→ **課題**
高齢社会における認知症と命の意味を論じた文章を、最後の文の後から書き継いでください。

→ **課題文**
▬▬▬▬▬▬
8月 13日 命を寿ぐ
この国は「前例のない高齢社会」を迎えています。健康長寿の論理的帰結の一つに認知症の増加があります。認知症の中核症状やBPSDを学習しても、感情は最後まで残るのだと教えられても、家族介護者の疲弊は解消できません。厚生労働省は新オレンジプランを展開していますが、地域社会は理想を共有できず、介護で家庭が崩壊した話も珍しくありません。また、報酬の問題もあるのでしょうが、ユマニチュード、バリデーションの講習を受講しても介護士の離職率は高いままです。
今や「長生きは素晴らしい」という考え方だけでは、理解し得ない状況が生まれています。それは当事者や家族だけではなく、国においても医療業界の人材不足、社会保障費や介護負担の増大、また、生産年齢人口の減少を伴っての国力の低下や社会福祉制度崩壊が待っていると指摘されています。
生きるに値する生とそうでない生があるのか、そんな問いが立つこと自体、「私たちは何故生まれて、何故生きなければならないのか」という視座が欠けているからではないのでしょうか。そして、「私の命は私だけのもの」と思い込んでいるからではないのでしょうか。
九十歳を前にした認知症の老婆とご縁を頂戴しました。昨日お会いしたのに、「久しぶりだね、元気だった?」と挨拶をされます。「どちら様でしたか?」と訝しげに問われます。彼女の話はいつも「若い人はいいね。歳を取ったら何もなくなった」からはじまります。そして、帰り際には必ず握手を求めます。私の目をみつめ「また、来てね」と言い、その言葉が納得に変わるまで手を放しません。
▬▬▬▬▬▬
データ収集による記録
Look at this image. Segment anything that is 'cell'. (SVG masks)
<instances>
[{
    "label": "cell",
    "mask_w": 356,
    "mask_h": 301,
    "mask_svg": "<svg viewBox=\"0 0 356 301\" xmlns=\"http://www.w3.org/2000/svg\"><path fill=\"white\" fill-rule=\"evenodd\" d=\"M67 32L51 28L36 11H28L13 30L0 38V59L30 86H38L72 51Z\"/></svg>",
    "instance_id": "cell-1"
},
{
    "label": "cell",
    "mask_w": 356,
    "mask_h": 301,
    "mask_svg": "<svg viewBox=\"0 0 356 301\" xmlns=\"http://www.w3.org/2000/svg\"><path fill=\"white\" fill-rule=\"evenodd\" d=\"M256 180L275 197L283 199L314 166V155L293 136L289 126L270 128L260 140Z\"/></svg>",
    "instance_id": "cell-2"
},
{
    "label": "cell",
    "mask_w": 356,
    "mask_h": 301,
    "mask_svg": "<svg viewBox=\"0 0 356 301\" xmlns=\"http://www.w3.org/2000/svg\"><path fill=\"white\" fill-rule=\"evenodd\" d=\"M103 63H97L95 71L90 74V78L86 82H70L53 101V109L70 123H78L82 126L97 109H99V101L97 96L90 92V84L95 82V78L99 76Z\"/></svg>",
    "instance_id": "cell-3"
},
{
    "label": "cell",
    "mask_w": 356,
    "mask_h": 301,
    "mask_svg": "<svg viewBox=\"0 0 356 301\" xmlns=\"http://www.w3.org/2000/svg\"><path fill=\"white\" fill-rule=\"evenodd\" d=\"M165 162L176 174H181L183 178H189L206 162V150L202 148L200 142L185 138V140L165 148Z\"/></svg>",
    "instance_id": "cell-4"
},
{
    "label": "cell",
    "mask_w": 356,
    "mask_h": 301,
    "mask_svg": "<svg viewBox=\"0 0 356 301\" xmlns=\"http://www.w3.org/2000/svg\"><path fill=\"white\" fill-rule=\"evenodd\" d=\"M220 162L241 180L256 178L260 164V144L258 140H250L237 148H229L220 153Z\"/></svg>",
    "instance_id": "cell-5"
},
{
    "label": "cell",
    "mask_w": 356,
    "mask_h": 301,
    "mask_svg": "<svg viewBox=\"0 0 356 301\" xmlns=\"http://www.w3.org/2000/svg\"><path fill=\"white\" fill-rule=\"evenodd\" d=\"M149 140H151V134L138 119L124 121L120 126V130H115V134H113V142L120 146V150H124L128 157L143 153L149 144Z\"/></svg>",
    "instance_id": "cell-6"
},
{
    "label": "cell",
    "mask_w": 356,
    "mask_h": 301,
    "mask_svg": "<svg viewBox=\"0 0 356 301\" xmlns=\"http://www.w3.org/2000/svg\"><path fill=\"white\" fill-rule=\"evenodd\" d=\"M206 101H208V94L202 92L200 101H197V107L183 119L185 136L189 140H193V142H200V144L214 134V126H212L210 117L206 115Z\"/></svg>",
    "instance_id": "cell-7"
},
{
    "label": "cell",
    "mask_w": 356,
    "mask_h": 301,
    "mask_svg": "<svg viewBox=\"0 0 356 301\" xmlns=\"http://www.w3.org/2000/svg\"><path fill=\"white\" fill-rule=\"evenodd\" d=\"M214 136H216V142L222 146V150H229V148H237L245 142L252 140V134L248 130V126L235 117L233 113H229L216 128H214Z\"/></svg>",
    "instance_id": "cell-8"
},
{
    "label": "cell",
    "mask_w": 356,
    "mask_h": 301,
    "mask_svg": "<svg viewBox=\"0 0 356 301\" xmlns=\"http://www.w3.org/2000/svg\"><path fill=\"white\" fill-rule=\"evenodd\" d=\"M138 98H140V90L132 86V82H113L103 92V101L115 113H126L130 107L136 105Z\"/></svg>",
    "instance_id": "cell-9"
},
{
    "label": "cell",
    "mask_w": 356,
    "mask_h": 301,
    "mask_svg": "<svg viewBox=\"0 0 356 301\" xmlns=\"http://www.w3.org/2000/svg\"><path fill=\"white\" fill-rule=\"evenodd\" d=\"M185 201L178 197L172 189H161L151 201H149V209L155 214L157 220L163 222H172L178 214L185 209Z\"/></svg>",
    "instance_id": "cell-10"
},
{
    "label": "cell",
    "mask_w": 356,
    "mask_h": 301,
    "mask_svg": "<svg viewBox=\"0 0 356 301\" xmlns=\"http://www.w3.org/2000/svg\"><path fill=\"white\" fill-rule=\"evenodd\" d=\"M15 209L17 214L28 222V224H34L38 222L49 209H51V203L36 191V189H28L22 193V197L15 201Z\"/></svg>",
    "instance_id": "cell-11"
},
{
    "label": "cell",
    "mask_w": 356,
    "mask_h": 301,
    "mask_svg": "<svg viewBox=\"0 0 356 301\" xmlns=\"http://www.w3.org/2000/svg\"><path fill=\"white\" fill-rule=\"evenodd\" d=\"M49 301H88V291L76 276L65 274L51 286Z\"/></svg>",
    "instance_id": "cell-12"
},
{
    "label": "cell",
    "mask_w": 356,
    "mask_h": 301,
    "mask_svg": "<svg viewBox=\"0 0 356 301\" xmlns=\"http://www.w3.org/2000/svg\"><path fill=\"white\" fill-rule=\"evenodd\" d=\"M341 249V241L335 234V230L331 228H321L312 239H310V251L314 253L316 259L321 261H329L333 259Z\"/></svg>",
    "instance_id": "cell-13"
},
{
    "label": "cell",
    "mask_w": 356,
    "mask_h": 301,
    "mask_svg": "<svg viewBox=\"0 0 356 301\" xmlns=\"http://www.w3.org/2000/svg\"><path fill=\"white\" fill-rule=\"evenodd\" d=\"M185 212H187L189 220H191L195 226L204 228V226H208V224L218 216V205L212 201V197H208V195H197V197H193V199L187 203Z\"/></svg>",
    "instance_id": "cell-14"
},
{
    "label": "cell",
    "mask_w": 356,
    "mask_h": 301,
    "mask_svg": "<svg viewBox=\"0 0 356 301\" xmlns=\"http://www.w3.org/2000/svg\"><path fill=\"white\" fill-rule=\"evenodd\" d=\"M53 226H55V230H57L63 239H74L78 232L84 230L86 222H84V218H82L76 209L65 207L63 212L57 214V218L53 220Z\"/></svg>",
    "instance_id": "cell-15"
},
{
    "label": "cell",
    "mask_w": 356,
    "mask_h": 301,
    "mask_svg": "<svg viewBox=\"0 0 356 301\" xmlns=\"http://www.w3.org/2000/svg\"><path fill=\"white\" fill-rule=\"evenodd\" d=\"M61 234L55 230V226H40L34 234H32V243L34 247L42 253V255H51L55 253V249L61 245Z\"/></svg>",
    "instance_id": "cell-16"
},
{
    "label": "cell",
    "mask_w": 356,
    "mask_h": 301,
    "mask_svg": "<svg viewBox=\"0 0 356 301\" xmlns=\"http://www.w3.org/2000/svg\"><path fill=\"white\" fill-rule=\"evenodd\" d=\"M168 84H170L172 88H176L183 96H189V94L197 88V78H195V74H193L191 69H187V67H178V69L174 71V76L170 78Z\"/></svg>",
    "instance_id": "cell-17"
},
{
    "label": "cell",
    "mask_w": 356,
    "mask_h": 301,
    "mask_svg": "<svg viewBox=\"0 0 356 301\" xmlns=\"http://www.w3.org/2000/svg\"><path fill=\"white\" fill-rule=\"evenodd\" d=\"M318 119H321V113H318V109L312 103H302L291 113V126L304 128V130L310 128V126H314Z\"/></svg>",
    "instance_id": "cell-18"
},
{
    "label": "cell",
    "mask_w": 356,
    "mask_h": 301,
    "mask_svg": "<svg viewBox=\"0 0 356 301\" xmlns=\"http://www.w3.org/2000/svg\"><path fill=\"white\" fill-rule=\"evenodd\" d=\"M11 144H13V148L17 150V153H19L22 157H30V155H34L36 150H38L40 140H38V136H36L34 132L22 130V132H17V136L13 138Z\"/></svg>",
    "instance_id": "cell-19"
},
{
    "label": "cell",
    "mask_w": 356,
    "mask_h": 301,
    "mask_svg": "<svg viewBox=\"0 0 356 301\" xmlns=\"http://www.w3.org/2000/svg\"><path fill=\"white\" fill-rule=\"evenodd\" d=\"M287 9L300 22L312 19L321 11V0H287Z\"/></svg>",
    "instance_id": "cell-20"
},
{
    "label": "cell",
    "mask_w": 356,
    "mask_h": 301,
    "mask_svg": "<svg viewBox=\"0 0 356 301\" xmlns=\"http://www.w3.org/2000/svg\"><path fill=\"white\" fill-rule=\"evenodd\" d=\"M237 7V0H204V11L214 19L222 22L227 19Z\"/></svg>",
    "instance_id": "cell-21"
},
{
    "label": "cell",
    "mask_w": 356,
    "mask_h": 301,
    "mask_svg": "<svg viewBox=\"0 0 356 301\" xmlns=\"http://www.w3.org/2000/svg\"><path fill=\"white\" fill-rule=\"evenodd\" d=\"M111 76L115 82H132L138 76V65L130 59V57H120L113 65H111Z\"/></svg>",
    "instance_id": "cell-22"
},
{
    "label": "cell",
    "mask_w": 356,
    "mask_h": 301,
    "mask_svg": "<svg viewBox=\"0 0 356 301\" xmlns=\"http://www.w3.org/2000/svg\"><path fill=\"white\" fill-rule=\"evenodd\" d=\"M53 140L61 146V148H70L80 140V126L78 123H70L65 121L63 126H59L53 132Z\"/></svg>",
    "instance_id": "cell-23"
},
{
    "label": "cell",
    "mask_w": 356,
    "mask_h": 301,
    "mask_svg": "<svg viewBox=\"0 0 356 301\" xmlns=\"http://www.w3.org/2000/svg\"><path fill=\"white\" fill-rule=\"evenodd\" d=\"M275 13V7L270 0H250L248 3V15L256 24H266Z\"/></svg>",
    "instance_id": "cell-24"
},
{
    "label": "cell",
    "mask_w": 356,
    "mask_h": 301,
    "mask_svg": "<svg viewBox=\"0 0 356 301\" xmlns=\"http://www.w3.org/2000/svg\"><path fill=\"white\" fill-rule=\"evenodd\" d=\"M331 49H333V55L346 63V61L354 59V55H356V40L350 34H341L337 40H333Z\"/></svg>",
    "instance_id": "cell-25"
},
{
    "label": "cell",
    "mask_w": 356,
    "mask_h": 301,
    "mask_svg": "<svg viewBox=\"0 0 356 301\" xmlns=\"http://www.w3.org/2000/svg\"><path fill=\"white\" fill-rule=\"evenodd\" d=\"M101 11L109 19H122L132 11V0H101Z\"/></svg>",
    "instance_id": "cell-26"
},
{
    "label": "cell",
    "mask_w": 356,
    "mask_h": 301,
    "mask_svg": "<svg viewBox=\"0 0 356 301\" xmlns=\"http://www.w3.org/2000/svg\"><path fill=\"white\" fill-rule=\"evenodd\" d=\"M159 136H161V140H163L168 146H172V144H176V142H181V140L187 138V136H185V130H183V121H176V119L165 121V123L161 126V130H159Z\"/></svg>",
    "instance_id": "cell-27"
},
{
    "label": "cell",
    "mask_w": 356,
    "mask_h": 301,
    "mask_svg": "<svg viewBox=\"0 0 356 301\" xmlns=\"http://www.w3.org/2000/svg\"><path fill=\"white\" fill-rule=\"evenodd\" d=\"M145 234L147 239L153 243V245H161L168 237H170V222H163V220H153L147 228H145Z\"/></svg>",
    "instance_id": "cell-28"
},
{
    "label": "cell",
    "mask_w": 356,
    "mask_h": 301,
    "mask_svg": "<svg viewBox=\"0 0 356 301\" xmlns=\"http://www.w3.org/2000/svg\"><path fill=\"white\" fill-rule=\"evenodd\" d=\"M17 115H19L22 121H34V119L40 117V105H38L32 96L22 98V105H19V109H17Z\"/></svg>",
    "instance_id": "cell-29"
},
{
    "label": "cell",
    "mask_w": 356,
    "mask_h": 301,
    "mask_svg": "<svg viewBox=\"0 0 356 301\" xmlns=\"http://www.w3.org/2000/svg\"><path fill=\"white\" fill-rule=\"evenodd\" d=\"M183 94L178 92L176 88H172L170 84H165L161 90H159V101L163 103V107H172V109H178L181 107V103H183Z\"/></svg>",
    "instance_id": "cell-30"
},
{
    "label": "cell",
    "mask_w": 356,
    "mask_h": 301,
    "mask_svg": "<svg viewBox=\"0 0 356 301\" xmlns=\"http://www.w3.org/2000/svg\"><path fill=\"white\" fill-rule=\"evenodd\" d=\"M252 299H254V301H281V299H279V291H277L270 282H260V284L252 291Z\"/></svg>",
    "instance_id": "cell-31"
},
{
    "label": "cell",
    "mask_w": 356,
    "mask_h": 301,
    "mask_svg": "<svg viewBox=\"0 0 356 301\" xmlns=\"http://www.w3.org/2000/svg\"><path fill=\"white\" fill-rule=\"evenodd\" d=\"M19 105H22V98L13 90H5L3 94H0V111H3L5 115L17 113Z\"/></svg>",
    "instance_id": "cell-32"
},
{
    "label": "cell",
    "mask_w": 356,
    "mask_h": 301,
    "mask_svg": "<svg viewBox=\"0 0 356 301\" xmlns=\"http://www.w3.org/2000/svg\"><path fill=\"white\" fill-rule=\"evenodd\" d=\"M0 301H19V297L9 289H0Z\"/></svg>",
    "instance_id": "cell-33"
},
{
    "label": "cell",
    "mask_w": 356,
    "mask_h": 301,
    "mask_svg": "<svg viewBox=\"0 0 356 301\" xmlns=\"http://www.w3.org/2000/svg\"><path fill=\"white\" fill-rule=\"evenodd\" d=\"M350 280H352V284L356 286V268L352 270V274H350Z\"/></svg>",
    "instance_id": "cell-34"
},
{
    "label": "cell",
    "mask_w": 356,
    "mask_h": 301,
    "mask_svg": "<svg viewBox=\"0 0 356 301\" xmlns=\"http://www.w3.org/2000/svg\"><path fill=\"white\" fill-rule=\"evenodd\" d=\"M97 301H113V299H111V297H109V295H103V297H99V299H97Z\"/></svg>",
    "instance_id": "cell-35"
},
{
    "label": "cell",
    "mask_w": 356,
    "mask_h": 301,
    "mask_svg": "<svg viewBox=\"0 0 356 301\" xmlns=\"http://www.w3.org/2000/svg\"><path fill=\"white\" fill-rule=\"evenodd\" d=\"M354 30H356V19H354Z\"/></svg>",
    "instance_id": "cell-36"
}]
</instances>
▬▬▬▬▬▬
→ **解答**
面談の時間はおよそ一時間。人生の来し方を懐かしむように話される時もあれば、歩まれた隘路に落涙する時もあります。また、お茶飲み話で終わることもあれば、テレビを一緒に見て過ごすこともあります。
彼女は徘徊や弄弁もなく、泣き喚いたり害を及ぼしたりすることもありません。お迎えの時をじっと待っているかのように、見もしないテレビの前にいつも独り座っています。他の利用者に比べれば、手のかからない優秀な人でしょう。彼女の現在を「生産性と利益の追求」というカテゴリに見れば、彼女は何もしていません。だからといって、彼女は不要なのでしょうか。
彼女の口癖は「親孝行をしなければならない」です。彼女は親の顔を知りません。生後すぐに捨てられたそうです。しかし自身の出産を経験した時に憎んでいた両親を許せたのです。「何が為されて命が在るのか」を知ったといいます。それは「私の命は私だけのものではなかった」という大きな気づきによるものです。
今、私は「命は消費するものではなく寿ぐものである」と彼女から学んでおります。そして、命は比べるものではなく、それぞれの持ち場で命を寿いで生きていくこと自体に価値があるのだ、と教えられています。